The $273 million investment in the entertainment complex could generate over 1,600 construction jobs and create more than 3,000 direct and indirect jobs once built, according to an economic development evaluation of the project last month cited in the decision.
The Catawba tribe has waited for years to build a casino, which its leaders said has been thwarted by politicians despite a 1993 federal Catawba recognition law that was supposed to open the door for one.
The tribe “is very thankful for the department’s decision to take this land into trust, enabling us to achieve the promise of self-determination though economic development,” tribal Chief Bill Harris said in a news release.

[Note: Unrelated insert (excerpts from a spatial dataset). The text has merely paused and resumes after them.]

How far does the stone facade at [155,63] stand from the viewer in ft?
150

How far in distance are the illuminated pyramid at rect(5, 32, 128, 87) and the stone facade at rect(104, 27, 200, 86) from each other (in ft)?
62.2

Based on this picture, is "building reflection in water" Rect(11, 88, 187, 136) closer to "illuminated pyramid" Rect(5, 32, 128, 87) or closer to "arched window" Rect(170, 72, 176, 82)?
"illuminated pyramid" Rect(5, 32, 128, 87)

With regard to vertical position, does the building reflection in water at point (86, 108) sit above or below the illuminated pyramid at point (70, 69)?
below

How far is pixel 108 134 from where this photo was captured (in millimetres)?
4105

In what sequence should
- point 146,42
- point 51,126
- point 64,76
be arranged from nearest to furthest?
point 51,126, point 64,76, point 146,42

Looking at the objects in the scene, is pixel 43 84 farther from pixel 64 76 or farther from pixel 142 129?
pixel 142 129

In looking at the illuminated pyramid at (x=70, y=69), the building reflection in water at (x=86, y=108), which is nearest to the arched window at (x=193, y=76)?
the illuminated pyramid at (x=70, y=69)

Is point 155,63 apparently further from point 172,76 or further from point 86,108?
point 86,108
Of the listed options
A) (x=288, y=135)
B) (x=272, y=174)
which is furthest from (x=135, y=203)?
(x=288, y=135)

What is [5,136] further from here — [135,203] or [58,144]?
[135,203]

Catawba leaders say they have a historical and legal claim to the land. But the Eastern Band of Cherokee in North Carolina, with two casinos located in the state’s mountains, disagree and say the Catawba should stay in their own state. The Eastern Band promised to fight the decision in court, The Charlotte Observer reported Friday.

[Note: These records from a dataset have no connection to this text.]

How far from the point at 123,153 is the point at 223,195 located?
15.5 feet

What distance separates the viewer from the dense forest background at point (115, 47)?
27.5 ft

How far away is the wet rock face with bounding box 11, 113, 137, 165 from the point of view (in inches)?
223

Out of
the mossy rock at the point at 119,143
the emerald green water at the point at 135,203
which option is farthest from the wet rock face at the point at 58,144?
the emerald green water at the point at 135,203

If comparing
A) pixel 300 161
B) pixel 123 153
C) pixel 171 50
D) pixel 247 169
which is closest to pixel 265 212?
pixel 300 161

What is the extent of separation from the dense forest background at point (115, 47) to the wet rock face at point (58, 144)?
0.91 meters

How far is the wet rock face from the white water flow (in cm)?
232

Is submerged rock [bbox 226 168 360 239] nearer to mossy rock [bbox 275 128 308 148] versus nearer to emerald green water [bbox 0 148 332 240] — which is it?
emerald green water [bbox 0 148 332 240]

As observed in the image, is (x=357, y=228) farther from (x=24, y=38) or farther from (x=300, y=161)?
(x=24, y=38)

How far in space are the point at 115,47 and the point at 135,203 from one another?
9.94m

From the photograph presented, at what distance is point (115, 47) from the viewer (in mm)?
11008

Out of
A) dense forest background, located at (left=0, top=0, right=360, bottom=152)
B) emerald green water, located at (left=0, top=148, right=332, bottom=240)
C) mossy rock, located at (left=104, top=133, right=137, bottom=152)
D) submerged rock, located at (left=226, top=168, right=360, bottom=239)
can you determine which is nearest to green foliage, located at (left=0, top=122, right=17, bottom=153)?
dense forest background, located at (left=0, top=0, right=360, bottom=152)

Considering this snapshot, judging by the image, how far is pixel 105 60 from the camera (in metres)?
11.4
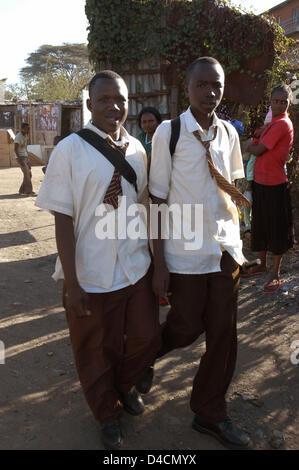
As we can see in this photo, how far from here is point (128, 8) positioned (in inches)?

“The federal government has no right or authority to create a new reservation for the Catawba Nation across state lines, into Cherokee historical territory, just to build a casino,” Chief Richard Sneed said in a statement.
The Interior Department’s approval came as North Carolina Sens. Richard Burr and Thom Tillis and South Carolina Sen. Lindsey Graham introduced a bill last year would have directed the agency to authorize gambling on the land. That bill had been idled, however.
The 38-page decision signed by Assistant Secretary Tara Sweeney says the the Catawba tribe has “both a tribal population and governmental presence in North Carolina where the site is located.”
The tribe provides health care, employment and other services in a multi-county, two-state area that includes 253 members living in North Carolina, the document said. “Though the site falls within an area where another tribe may assert aboriginal ties, that fact does not detract the Nation’s ties to the land,” Sweeney wrote.
At a news conference in Kings Mountain to discuss the 195,000 square-foot project, Harris said the casino would be paid for by unidentified investors. It would be run by Delaware North, which manages sports and entertainment venues in addition to casinos, the Observer reported.
“It’s a righting of a wrong,” Harris said of the federal government’s decision. “We have now regained what once belonged to us.”